Survival data [YHT_AdultFemaleSurvivalDataRaw.csv; YHT_AdultFemaleSurvivalRate.csv]— We captured and radio-collared adult female elk in late winter (February-March) from 2001-2018. In the early years of the study (2001-2012), female captures were conducted using baited corral traps and aerial net-gunning. After 2013, all female elk were captured using ground-darting from horseback. Female elk were fitted with a Global Positioning System (GPS) and/or a Very High Frequency (VHF) collar to provide location and mortality data. All elk were captured and handled using techniques approved by the University of Montana IACUC (AUP-MH004-16). Trained personnel determined cause of death as soon as mortality of a collared elk was detected (on average within 5.2 days (SE= 8.0), from Hebblewhite and Merrill (2011)) using consistent criteria (Alt and Eckert 2017).
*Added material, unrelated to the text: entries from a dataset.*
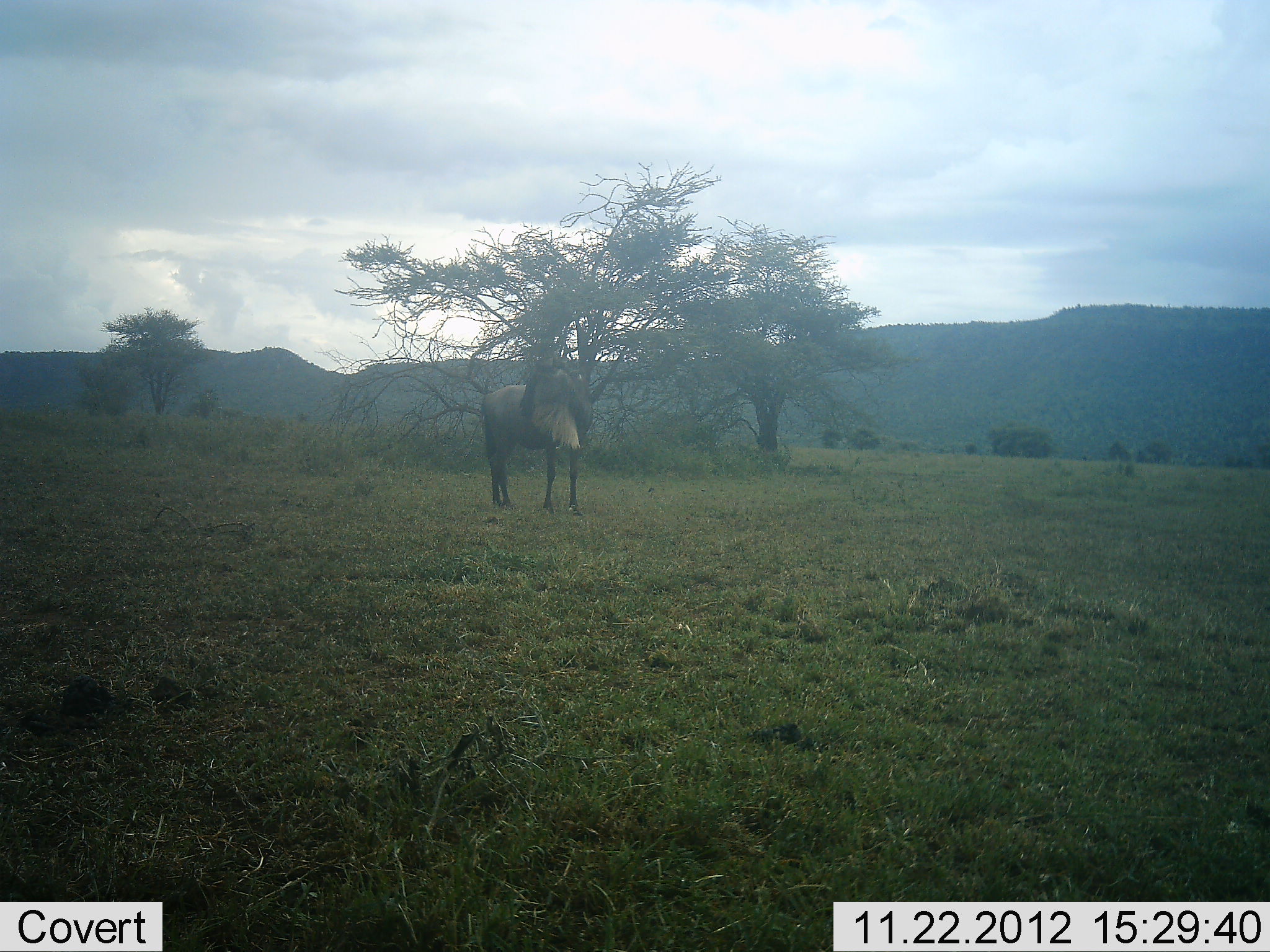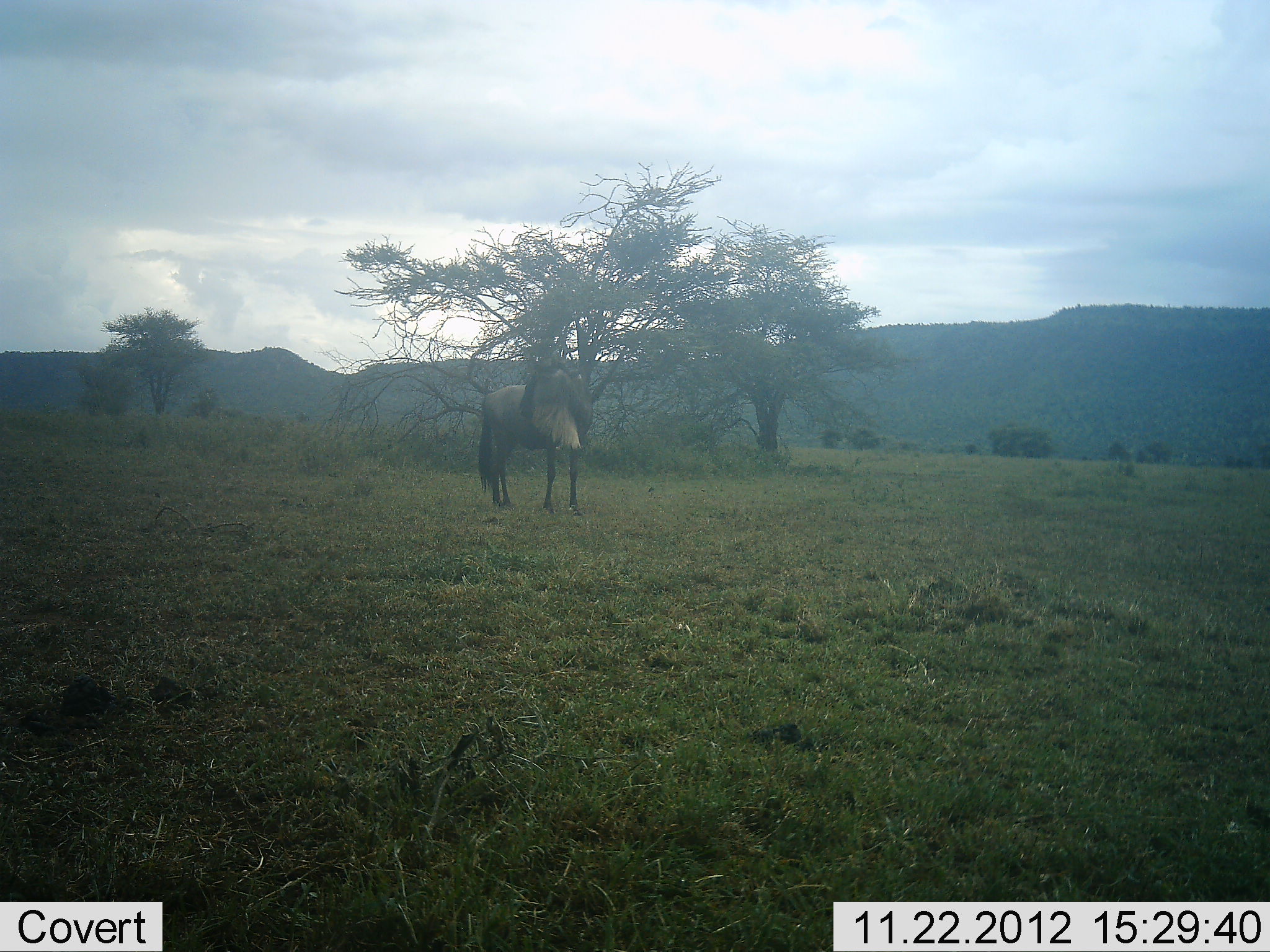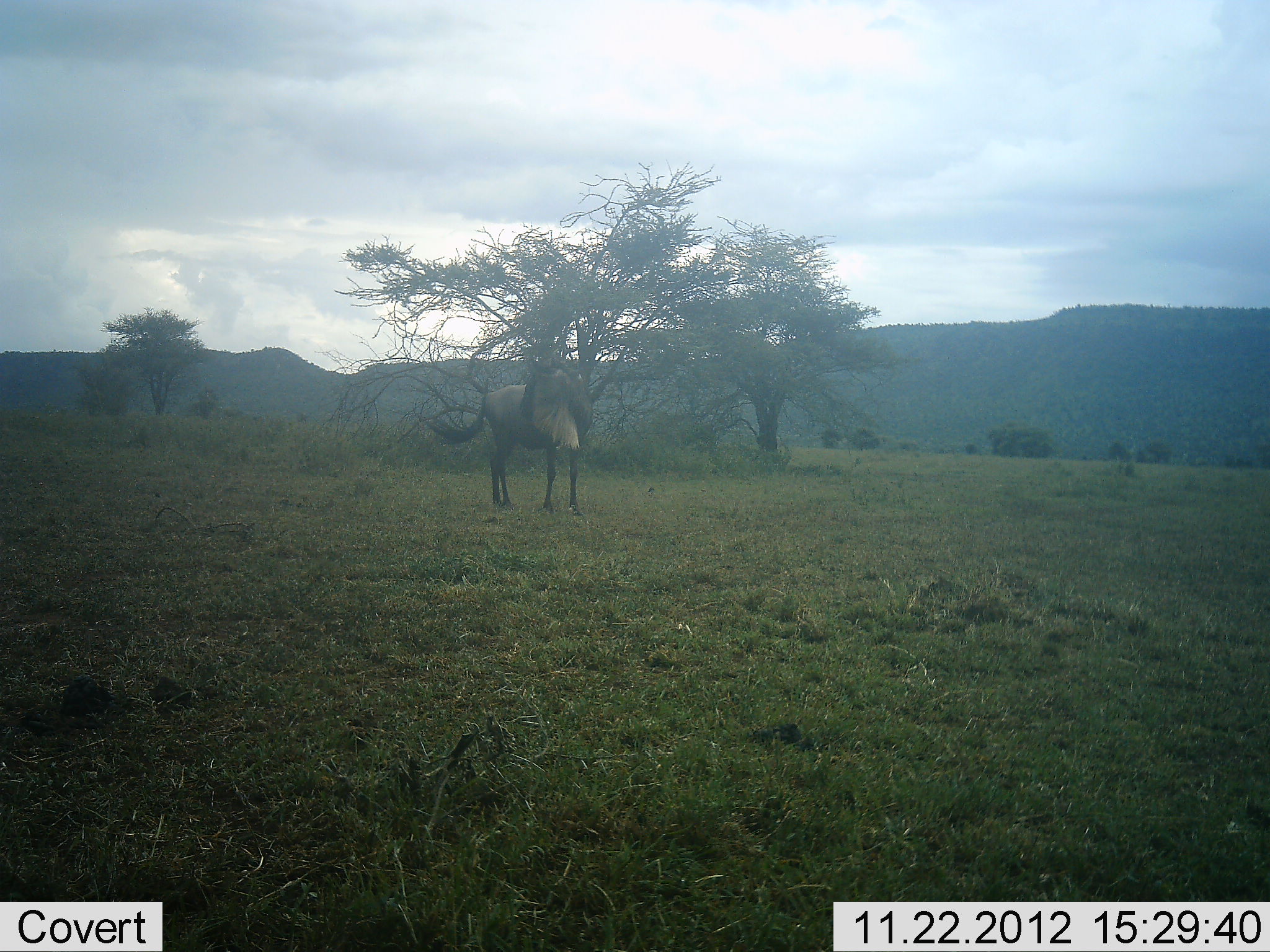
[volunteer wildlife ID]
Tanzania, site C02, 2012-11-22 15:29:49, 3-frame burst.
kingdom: Animalia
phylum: Chordata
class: Mammalia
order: Artiodactyla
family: Bovidae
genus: Connochaetes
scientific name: Connochaetes taurinus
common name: blue wildebeest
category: wildebeest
Wildebeest (blue wildebeest) (Connochaetes taurinus), count 1. Behavior (volunteer vote fractions): standing 100%, resting 0%, moving 0%, interacting 0%. Young present (vote fraction): 0%. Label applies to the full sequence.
We used a modified Kaplan Meier- non-parametric survival model to estimate adult survival. Monthly survival was estimated using a Bayesian, generalized-linear mixed-effect model with a random effect for migratory tactic: year and a fixed effect for migratory tactic. These monthly survival estimates were multiplied to obtain a yearly survival estimate for each tactic (YHT_AdultFemaleSurvivalRate.csv). The raw data provided has an indicator of the state of the animal indicating if the observation resulted in the elk being alive was alive (1) or dead (2- unknown/natural/other,3-wolf, 4 grizzly bear, 5 cougar, 6 human caused).
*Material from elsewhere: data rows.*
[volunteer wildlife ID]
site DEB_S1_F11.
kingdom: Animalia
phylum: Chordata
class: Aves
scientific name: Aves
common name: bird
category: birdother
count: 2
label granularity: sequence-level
Calf survival data [YHT_CowCalfObsData.csv]: Calf survival was estimated using cow-calf resight of marked female elk. Individual female elk were observed multiple times (x̄=3) between 1 July and 1 April with the presence or absence of a calf being recorded for each occasion. Monthly survival rates were estimated using a modified Cormack-Jolly-Seber model where all observed individuals were assumed to have a calf at the first occasion. If a calf was seen with a marked female it was recorded as alive and if it was not observed with a marked female it was recorded as unobserved.